65      En ce qui concerne, en second lieu, l’argument tiré d’une violation de l’obligation de motivation présenté au point 60 du présent arrêt, il y a lieu de relever qu’il est de jurisprudence constante que cette obligation impose au Tribunal non pas de répondre à chacun des arguments des parties, mais seulement de motiver sa décision d’une manière permettant à celles-ci de connaître les raisons qui les justifient ainsi qu’à la Cour d’opérer son contrôle en cas de pourvoi (arrêts du 9 septembre 2008, FIAMM e.a./Conseil et Commission, C‑120/06 P et C‑121/06 P, EU:C:2008:476, point 96, ainsi que du 6 septembre 2012, Prezes Urzędu Komunikacji Elektronicznej/Commission, C‑422/11 P et C‑423/11 P, EU:C:2012:553, point 48).

66      En l’occurrence, l’hypothèse d’enrichissement sans cause envisagée par le Tribunal implique, comme cela découle du point 63 du présent arrêt, que le montant réel de la revalorisation des droits à pension acquis par un fonctionnaire donné soit inférieur au montant résultant de l’application forfaitaire du taux d’intérêt de 3,1 % visé par la Commission.

67      Or, l’argument de cette institution renvoie à l’hypothèse inverse, dans laquelle le montant perçu excéderait l’application de ce taux d’intérêt, et n’a donc aucun rapport avec le raisonnement retenu par le Tribunal. Dès lors, il ne saurait être reproché au Tribunal de ne pas avoir pris position sur ledit argument.

68      Partant, il y a lieu de rejeter le présent moyen comme étant non fondé.

69      Par voie de conséquence, le pourvoi doit être rejeté dans son entièreté.

 Sur les dépens

70      Aux termes de l’article 138, paragraphe 1, du règlement de procédure, applicable à la procédure de pourvoi en vertu de l’article 184, paragraphe 1, de ce règlement, toute partie qui succombe est condamnée aux dépens, s’il est conclu en ce sens.

71      En l’espèce, la Commission ayant succombé, il y a lieu de la condamner aux dépens, conformément aux conclusions de Mme Tuerck.

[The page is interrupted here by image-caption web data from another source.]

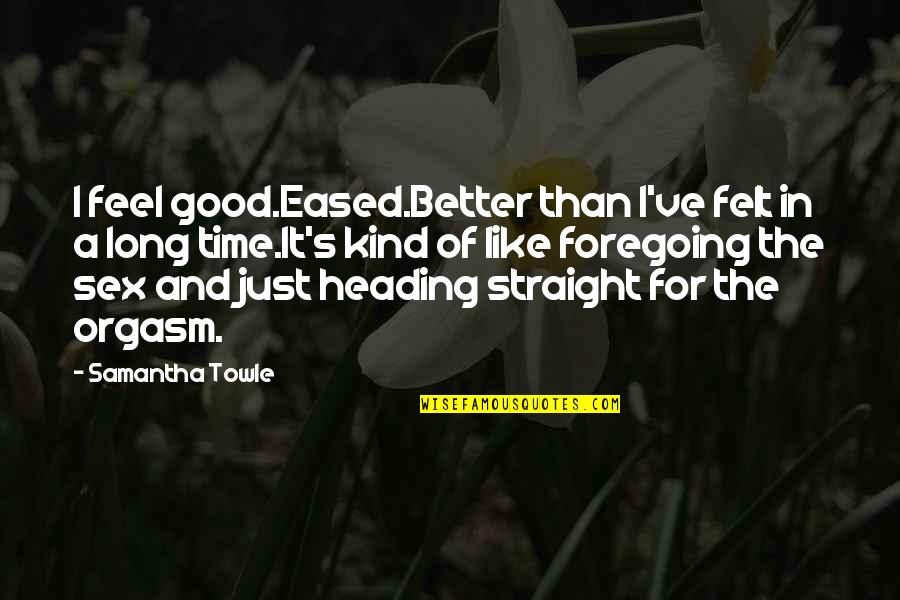 Funny Santana Quotes By Samantha Towle: I feel good.Eased.Better than I've felt in a Funny Santana Quotes By Samantha Towle: I feel good.Eased.Better than I've felt in a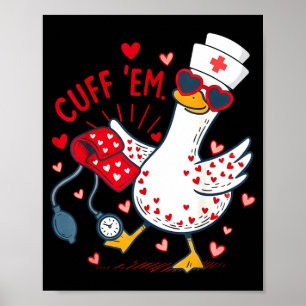 Cuff Em Cupid Goose Valentine Nurse Practitioner Poster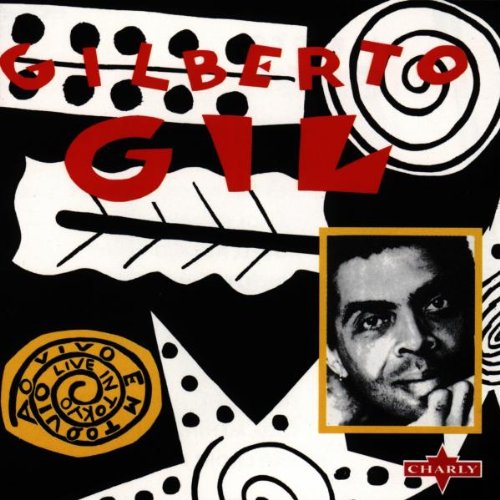 Gilberto Gil - Live in Tokyo - Zortam Music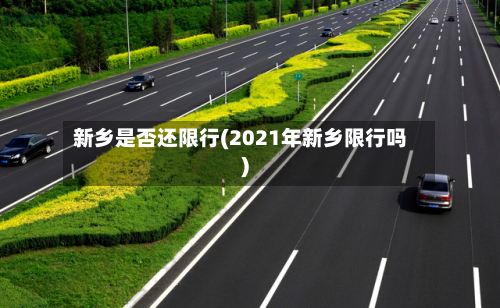 新乡是否还限行(2021年新乡限行吗)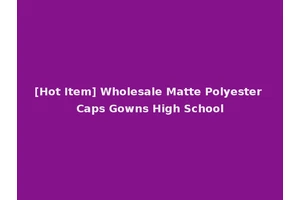 [Hot Item] Wholesale Matte Polyester Caps Gowns High School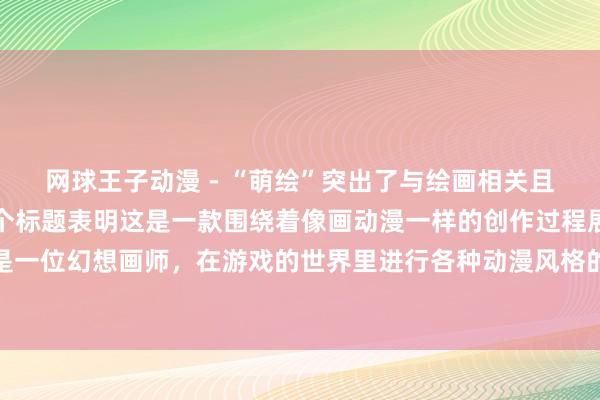 网球王子动漫 - “萌绘”突出了与绘画相关且有萌系风格的特点。整个标题表明这是一款围绕着像画动漫一样的创作过程展开的游戏，玩家仿佛是一位幻想画师，在游戏的世界里进行各种动漫风格的创作之旅，可能会涉及到角色的设计、场景的绘制等元素。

Par ces motifs, la Cour (huitième chambre) déclare et arrête :

1)      Le pourvoi est rejeté.

2)      La Commission européenne est condamnée aux dépens.


Biltgen

Malenovský

Fernlund

Ainsi prononcé en audience publique à Luxembourg, le 15 mai 2019.

Le greffier

Le président de la VIIIème chambre

A. Calot Escobar

 

F. Biltgen


*      Langue de procédure : le français.